Great Dames
Songs about and made famous by the great ladies of the stage, screen and beyond, with music and lyrics by Richard & Robert Sherman, Alan Jay Lerner & Frederick Loewe, Cole Porter, John Kander & Fred Ebb, Larry Grossman & Hal Hackady, Richard Rodgers & Lorenz Hart, Hugh Martin & Ralph Blane, Fred Heatherton, Jule Styne, Betty Comden & Adolph Green, Jay Livingston & Ray Evans, Harry Warren & Johnny Mercer, Freddie Ferren & Dino Fekaris, and Albert von Tilzer & Jack Norworth
Christine Pedi (singer)
Matthew Ward (Musical director & piano)
Reviewed by: Michael Darvell
Reviewed: 7 June, 2009
Venue: Jermyn Street Theatre, London SW1
The urge to imitate is strong. Peter Sellers, Spike Milligan and Harry Secombe used multiple voices in their crazy radio scripts. Sellers was a superb mimic and almost never used his own voice, preferring to hide behind others. Mike Yarwood started the trend of imitating politicians and others which led to Rory Bremner and Alistair McGowan; Steve Nallon even made a career out of imitating Margaret Thatcher.
In her “Great Dames” act Christine Pedi tackles the ladies of the musical stage and the cinema. Pedi has appeared before at Jermyn Street in “Forbidden Broadway”, the show that sends up both the best and the worst of American musicals, and proved what a brilliant mimic she is. The first film Christine saw was “Mary Poppins”, the cue for her to bring on Julie Andrews – not many performers ‘do’ the first lady of the musical stage – in songs from “Mary Poppins” and “My Fair Lady”. Then Pedi wonders what Ethel Merman, Barbra Streisand and Patti Lupone might do to Lerner & Loewe’s show. She does spot-on imitations of them and, in particular, the grimly gurning mouth of Lupone.
One of Pedi’s favourite theatre scores is Kander & Ebb’s “Chicago”. Here are Angela Lansbury (sweet and genteel), Bernardette Peters (squeaky and cute) and Elaine Stritch (rasping) in some very funny and not-a-little-cruel imitations.
But you ain’t seen nothing yet until you see Pedi’s Streisand. Patriot that she is, as well as political activist, Christine starts on a typical Streisand arrangement of “Take Me Out to the Ball Game”, with big build-ups in a pretentious, souped-up arrangement of the great US baseball anthem, and then decides to do a UK version for our national sport, a tear-jerking arrangement of “I’ve Got a Lovely Bunch of Coconuts” at which one could die laughing.

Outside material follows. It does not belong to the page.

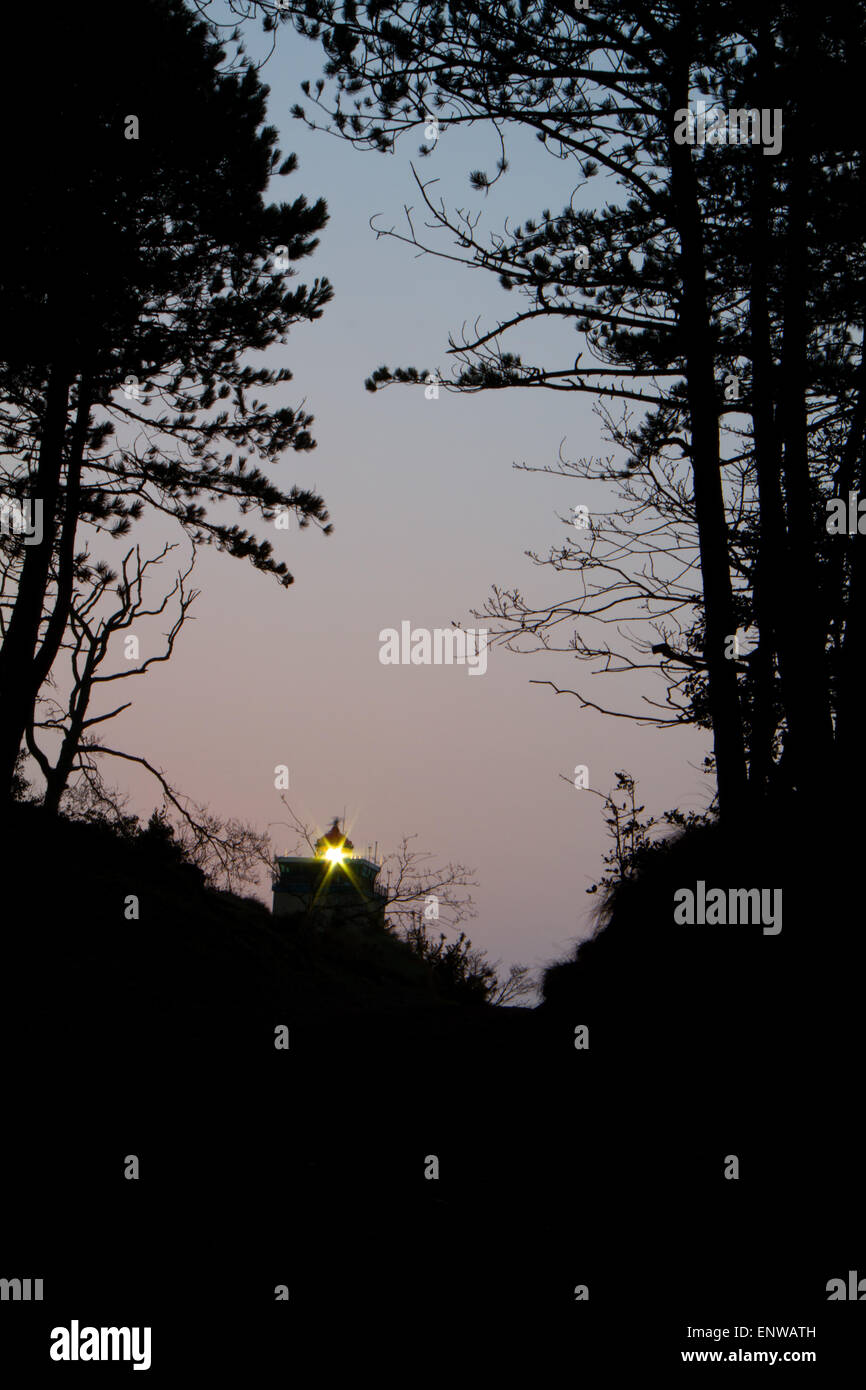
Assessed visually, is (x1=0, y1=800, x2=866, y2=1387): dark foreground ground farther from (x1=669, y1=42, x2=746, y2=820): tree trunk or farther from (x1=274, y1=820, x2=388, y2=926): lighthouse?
(x1=274, y1=820, x2=388, y2=926): lighthouse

Sometimes Pedi will sing a song straight just as herself – her voice is very good, particularly in the field of the romantic ballad, so we get the likes of “The Lady Is a Tramp” and “Funny Girl”, plus a tribute to her mother in ‘Mama, a Rainbow’, from “Minnie’s Boys”, a musical based on the lives of the Marx Brothers.
However, it is comedy that Pedi enjoys most and she does a splendid take on the death by locomotive of Anna Karenina in a cod musical version by singing new words to ‘On the Atchison, Topeka and the Santa Fe’ (from “The Harvey Girls”), quote: “Do you hear that whistle down the line…?” She also recalls seeing the great Eartha Kitt singing “I Will Survive” and pictures how she and others would do it: Kitt (smoochy and sexy), Ethel Merman (bright and breezy), Carol Channing (endearingly gauche), Bette Davis (gesticulating frantically) and Katharine Hepburn (shaking all over): another tears-of-laughter jerking performance.

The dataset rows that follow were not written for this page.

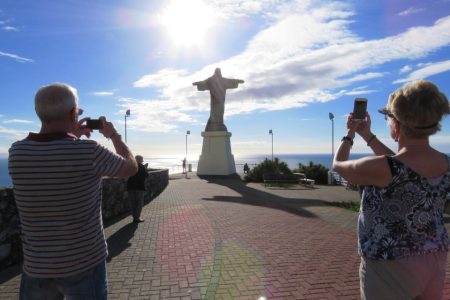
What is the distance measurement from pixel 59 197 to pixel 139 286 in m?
3.40

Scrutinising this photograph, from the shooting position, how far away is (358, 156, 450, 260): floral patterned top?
92.5 inches

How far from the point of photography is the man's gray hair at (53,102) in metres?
2.39

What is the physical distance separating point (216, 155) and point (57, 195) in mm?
31580

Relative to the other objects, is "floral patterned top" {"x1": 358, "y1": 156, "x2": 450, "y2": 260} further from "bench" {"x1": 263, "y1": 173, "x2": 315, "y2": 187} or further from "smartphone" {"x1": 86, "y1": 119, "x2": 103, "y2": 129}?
"bench" {"x1": 263, "y1": 173, "x2": 315, "y2": 187}

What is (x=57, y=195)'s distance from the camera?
2.36m

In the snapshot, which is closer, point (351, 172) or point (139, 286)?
point (351, 172)

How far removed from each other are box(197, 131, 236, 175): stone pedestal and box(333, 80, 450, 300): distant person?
3117cm

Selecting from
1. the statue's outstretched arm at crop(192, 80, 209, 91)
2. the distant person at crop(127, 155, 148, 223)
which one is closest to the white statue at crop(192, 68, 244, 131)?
the statue's outstretched arm at crop(192, 80, 209, 91)

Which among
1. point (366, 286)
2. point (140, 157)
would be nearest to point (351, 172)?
point (366, 286)

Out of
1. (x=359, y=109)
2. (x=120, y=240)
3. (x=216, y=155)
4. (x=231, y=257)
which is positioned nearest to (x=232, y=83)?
(x=216, y=155)

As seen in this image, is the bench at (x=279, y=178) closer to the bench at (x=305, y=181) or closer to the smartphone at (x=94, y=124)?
the bench at (x=305, y=181)

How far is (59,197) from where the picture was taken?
92.9 inches

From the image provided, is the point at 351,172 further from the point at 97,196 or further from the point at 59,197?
the point at 59,197

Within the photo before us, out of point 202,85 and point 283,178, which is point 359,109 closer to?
point 283,178
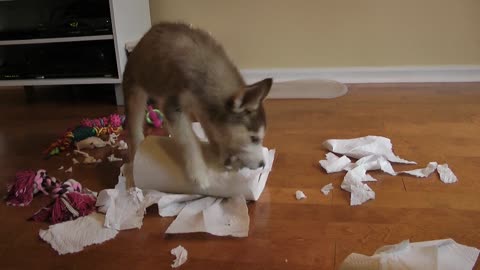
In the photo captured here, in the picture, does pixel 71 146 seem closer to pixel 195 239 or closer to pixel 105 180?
pixel 105 180

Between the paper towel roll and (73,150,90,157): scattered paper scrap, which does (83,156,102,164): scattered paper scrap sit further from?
the paper towel roll

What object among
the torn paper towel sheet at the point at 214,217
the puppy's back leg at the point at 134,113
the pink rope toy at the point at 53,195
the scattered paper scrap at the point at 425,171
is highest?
the puppy's back leg at the point at 134,113

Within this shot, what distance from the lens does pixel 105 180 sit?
5.98 ft

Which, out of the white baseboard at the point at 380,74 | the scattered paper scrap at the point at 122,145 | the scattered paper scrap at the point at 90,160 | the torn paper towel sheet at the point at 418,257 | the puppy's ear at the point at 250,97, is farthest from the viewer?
the white baseboard at the point at 380,74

Perhaps her finest moment is as Liza (what do you mean “Liza who?”?) and how everybody appears to be her best friend in a hilariously wired performance that is Miss Minnelli all over. In fact Pedi is more like Liza than she is herself.

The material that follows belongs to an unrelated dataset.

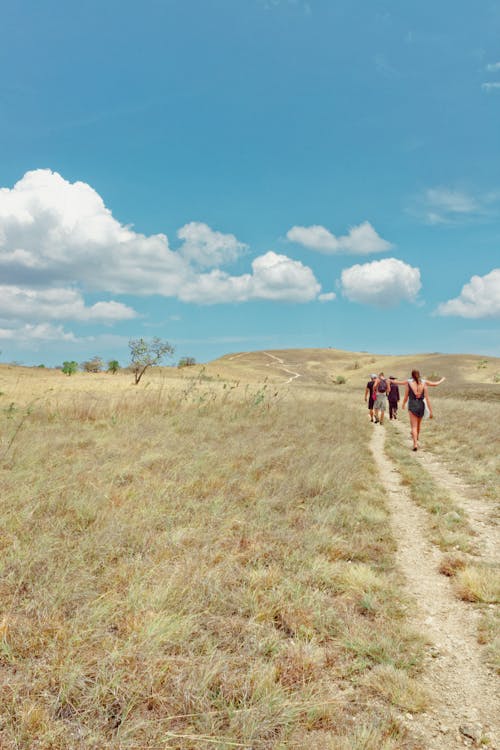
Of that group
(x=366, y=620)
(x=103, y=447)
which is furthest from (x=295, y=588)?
(x=103, y=447)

An hour-an-a-half (no interval) in the company of the vastly talented Christine Pedi and the sympathetic Matthew Ward proves to be a real eye-opener on the absurdities of musical theatre and its perpetrators. She is still in love with the material and her impressions are really based on admiration. If you are feeling down, head for Jermyn Street where Christine will cheer you up with her tonic of a show. She’s a real Pedi-cure!
- Great Dames is at Jermyn Street Theatre, 16b Jermyn Street, London SW1 until Sunday 21 June 2009
- Tuesday to Saturday at 8 p.m.; Sunday at 4 p.m.